Passage given:
** start **
That gave me 10 minutes to sow a row of endives ready for the winter. You can see how organised I’m becoming these days, can’t you?

So back up here to warm up and dry off because today we were back in winter – cold and wet.

Summer has been and gone, and that was your lot.

Monday 11th June 2012 – IT’S ASTONISHING.

Today, the weather was so much better. Only 14mm of rain.

So once again I awoke to the sound of a torrential downpour but no staying in bed today. We had to be a-radioing at 10:00 and I had a lot to do before I could set out.

But it wasn’t as if it mattered any. The woman who does the engineering for Radio Tartasse at Marcillat-en-Combraille forgot that we were coming and so we had something of a wait until she arrived.

The best-made plans of mice and men, and all that.

But eventually we managed to record our 6 weeks of programmes. Luckily I did 2 rock programmes before I went away and so they are up-to-date too.

Back at Liz’s, I was very kindly permitted to have a shower and to wash some clothes. This depressing, miserable weather has meant that I have had no hot water for a week and more, and so I’m really grateful for the good friends that I have.

No need to worry about quantity, as I have said before. It’s the quality that counts.

Down in Gerzat at Radio Arverne this afternoon we did another 6 weeks-worth of programmes and so that’s everything recorded until the end of July.

On the way back, we stopped off at the Carrefour in Riom to buy some of these ethylotests. The law in France from July 1st is that every car should have a breathalyser fitted for the use of the driver and the supermarkets are selling them for peanuts. I bought a kit of 2 for €2:00 and you can’t say fairer than that.

I also had another bit of good luck there.

Last year I bought a neat 25-litre 12-volt coolbox for Caliburn for €27:95 or something like that and it’s useful for when I’m out shopping and when I’m on my travels – I need a place to store the cold food in the hot van.
** end **
Set exercise 1:
In the diary passage, what did the kit of 2 ethylotests cost?

Data excerpts:
** start **
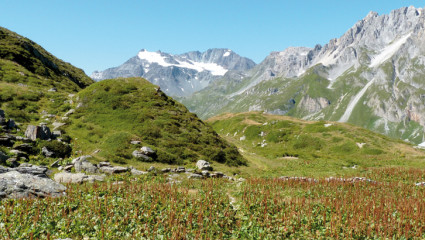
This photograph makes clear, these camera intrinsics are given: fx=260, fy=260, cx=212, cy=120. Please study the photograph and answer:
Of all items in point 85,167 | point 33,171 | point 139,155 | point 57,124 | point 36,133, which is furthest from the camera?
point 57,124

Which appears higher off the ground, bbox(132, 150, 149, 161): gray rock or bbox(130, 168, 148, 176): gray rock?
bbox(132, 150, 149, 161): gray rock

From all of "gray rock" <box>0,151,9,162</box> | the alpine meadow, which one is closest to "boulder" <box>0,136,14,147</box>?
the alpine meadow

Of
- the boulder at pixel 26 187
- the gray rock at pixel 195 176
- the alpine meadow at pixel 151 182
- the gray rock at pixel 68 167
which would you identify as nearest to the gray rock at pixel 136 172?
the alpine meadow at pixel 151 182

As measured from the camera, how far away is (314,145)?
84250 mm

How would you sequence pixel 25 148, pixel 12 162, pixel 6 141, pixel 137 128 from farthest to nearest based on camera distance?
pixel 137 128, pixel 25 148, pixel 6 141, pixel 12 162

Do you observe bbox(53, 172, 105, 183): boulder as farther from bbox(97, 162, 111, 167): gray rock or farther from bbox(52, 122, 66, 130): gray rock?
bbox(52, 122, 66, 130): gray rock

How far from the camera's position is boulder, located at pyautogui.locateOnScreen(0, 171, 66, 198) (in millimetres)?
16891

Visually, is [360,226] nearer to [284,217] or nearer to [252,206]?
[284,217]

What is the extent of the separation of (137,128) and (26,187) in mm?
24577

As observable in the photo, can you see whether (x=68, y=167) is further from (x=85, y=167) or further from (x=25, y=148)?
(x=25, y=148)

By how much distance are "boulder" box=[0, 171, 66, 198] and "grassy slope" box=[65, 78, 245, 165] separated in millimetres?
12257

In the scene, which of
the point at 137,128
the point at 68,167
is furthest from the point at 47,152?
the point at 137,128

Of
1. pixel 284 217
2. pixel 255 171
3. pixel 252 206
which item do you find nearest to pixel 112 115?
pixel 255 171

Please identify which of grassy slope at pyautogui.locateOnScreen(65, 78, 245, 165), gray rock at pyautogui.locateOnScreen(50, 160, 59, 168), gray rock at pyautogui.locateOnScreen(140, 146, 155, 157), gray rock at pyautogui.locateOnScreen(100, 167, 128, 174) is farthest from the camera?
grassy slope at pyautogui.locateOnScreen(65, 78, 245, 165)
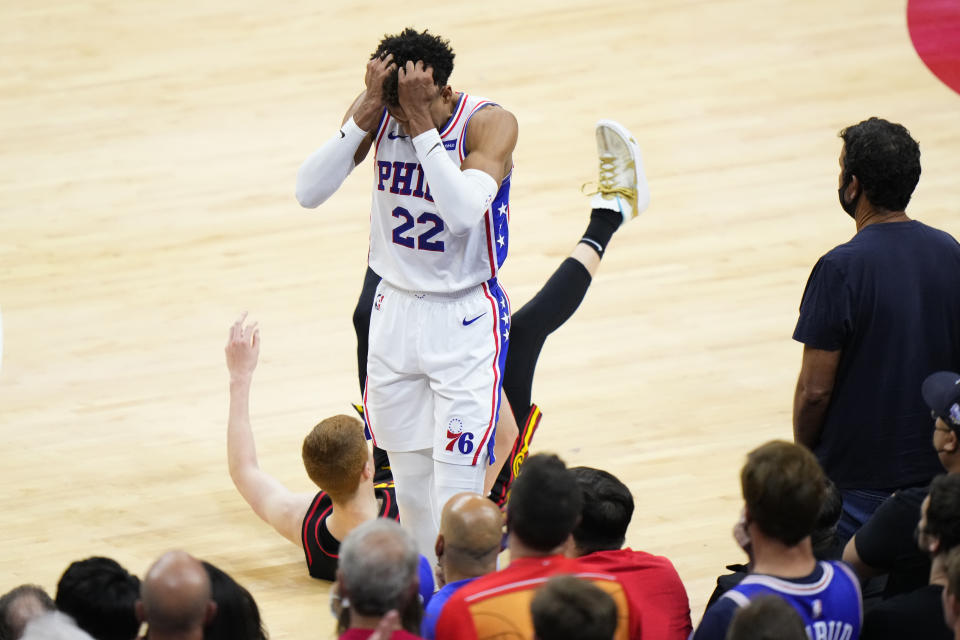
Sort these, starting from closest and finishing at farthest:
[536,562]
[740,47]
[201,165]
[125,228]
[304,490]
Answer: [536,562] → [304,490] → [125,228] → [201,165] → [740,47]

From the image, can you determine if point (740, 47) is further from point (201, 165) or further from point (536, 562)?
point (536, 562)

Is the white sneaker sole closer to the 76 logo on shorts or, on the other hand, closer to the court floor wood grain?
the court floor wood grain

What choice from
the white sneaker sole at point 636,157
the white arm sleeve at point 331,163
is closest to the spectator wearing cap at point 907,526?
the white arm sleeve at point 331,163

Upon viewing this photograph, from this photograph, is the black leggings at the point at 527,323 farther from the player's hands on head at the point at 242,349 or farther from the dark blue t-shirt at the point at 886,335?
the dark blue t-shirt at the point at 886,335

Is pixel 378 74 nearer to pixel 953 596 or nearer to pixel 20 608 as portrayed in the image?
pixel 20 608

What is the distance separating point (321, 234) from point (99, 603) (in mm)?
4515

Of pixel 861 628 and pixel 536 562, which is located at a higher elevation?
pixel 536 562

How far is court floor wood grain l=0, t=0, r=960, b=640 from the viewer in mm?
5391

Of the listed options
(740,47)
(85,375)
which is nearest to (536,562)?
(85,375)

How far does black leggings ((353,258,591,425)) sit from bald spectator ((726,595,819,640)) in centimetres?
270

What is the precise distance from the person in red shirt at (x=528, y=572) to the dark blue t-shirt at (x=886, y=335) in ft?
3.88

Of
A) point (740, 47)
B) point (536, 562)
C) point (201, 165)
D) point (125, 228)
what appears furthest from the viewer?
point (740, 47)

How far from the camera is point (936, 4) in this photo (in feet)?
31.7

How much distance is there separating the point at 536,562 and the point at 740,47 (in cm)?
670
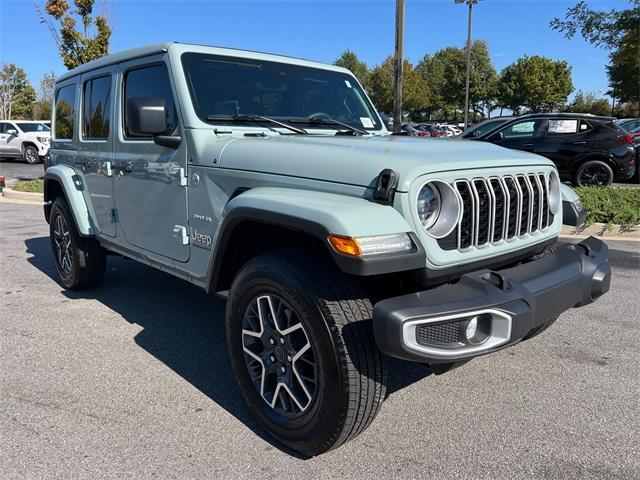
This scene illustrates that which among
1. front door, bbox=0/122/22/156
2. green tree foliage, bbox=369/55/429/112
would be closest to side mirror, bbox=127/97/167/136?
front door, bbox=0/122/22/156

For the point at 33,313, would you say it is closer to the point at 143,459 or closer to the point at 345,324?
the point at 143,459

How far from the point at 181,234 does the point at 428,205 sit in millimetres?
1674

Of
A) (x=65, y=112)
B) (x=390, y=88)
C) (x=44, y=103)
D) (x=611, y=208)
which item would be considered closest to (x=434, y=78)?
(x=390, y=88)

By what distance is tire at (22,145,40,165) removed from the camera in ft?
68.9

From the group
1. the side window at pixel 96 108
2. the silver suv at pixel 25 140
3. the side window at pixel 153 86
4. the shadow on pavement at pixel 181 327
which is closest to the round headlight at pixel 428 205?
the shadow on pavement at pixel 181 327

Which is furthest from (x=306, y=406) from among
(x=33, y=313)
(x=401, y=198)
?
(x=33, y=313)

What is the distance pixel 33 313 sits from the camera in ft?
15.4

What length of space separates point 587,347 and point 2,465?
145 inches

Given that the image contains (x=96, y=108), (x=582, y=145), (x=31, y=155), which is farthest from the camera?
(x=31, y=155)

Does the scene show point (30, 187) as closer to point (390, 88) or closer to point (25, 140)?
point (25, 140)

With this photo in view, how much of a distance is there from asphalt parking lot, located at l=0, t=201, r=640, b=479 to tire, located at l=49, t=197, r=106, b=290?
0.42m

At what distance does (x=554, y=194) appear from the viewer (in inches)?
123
** end **
Set exercise 2:
Rewrite the rows from the line containing "With this photo" through the last line of the rows, changing "distance" to "separation" and leaving everything else as it is.

Answer 1:
€2:00

Answer 2:
With this photo in view, how much of a separation is there from asphalt parking lot, located at l=0, t=201, r=640, b=479 to tire, located at l=49, t=197, r=106, b=290?
0.42m

At what separation does (x=554, y=194) appear from the viewer (in inches)?
123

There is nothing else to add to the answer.